Updated | Wednesday, 7 p.m.

The state Charter Appeal Board, in a 4-3 vote, has ordered the School Reform Commission to renew the charter of Community Academy of Philadelphia (CAP).

Community Academy, launched in the 1980s as an alternative for students having difficulty in the traditional system, became a charter school in 1997. It is the city’s oldest charter.

The SRC voted to close the school in January 2013, citing poor academic performance and concerns about financial practices. Those assessments have long been vigorously challenged by the school’s founder and CEO, Joseph Proietta.

The District and CAP have been in a legal tussle since 2011, when just two of four sitting members of the SRC at the time voted to renew the charter – not a majority. The charter maintained that it had been renewed.

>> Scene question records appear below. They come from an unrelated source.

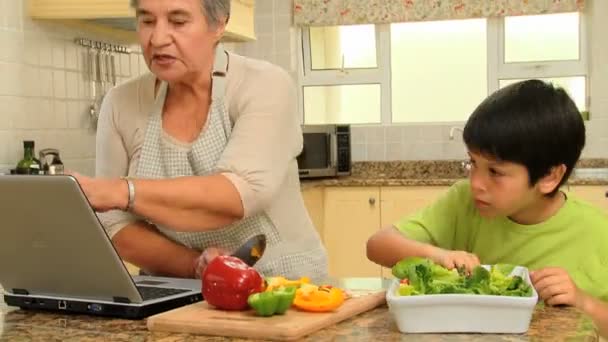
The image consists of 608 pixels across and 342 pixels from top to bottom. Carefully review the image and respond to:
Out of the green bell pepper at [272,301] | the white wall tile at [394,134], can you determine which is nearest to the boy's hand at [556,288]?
the green bell pepper at [272,301]

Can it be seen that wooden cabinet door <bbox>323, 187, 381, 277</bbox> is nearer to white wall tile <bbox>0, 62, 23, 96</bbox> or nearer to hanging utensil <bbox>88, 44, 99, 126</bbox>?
hanging utensil <bbox>88, 44, 99, 126</bbox>

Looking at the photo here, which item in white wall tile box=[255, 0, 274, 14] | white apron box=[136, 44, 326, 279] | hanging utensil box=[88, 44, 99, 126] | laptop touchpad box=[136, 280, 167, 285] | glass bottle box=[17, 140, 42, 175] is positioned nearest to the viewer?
laptop touchpad box=[136, 280, 167, 285]

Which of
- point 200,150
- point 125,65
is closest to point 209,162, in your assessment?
point 200,150

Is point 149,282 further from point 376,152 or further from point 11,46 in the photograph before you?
point 376,152

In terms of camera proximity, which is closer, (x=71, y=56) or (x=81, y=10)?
(x=81, y=10)

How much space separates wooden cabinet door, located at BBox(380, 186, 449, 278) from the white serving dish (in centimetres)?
324

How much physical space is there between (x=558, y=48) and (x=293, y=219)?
3582 millimetres

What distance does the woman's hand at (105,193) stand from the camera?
1319mm

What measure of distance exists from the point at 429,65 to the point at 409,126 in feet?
1.20

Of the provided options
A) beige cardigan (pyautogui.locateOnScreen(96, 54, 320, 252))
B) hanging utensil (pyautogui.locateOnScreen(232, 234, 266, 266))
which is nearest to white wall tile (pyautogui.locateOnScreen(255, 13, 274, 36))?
beige cardigan (pyautogui.locateOnScreen(96, 54, 320, 252))

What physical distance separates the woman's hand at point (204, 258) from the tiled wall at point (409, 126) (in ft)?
11.4

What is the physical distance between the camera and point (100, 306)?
1.26m

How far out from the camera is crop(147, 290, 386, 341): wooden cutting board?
108 centimetres

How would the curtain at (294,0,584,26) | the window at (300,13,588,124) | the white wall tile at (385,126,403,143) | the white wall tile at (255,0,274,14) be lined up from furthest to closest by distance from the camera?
the white wall tile at (255,0,274,14)
the white wall tile at (385,126,403,143)
the window at (300,13,588,124)
the curtain at (294,0,584,26)
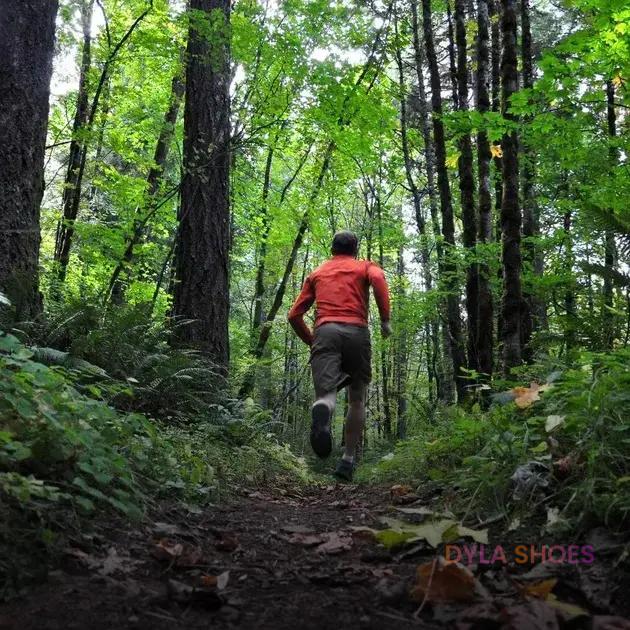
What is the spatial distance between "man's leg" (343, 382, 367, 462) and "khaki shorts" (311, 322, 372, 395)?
211 millimetres

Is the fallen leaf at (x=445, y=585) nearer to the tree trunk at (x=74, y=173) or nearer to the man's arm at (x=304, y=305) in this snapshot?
the man's arm at (x=304, y=305)

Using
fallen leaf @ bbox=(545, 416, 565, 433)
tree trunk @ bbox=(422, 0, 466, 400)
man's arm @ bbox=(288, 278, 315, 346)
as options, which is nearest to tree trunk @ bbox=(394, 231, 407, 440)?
tree trunk @ bbox=(422, 0, 466, 400)

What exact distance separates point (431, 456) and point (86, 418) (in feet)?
9.48

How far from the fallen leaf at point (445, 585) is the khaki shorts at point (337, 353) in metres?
3.81

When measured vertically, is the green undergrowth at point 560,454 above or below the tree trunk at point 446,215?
below

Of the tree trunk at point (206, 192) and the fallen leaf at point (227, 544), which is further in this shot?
the tree trunk at point (206, 192)

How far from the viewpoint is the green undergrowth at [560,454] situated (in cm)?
252

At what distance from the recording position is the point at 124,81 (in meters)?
16.7

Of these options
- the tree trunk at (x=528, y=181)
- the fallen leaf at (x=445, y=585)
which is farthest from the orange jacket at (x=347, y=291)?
the tree trunk at (x=528, y=181)

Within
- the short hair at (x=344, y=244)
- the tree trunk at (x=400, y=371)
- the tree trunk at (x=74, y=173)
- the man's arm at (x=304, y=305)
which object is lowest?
the tree trunk at (x=400, y=371)

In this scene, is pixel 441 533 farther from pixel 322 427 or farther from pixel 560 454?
pixel 322 427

The school, founded as a high school, now has some 1,200 students from grades K to 12 with a budget of about $13 million. In preparing the School District’s 2016 spending plan and funding needs, officials had assumed that CAP and several other schools that the SRC has voted not to renew would, in fact, close.

This decision could exacerbate the District’s funding woes. Officials say that the District needs $84 million more next year just to keep current programming. This decision could add $13 million to that figure.

Update: District Chief Financial Officer said Wednesday that next year’s budget assumes that Community Academy would be open next year, but the five-year financial plan assumed it would close by 2017. End update

Community Academy scored a 67.9 on the state’s School Performance Profile, higher than many neighborhood schools from which it draws students, and argued that there was no academic basis to close the school. Although overall academic proficiency rates are still relatively low, the school scored well for making improvement. It also reported a high graduation rate.

A copy of the Appeals Board decision was not immediately available.

Other Philadelphia charters facing the possibility of closure include Imani Education Circle, New Media Technology, and Truebright.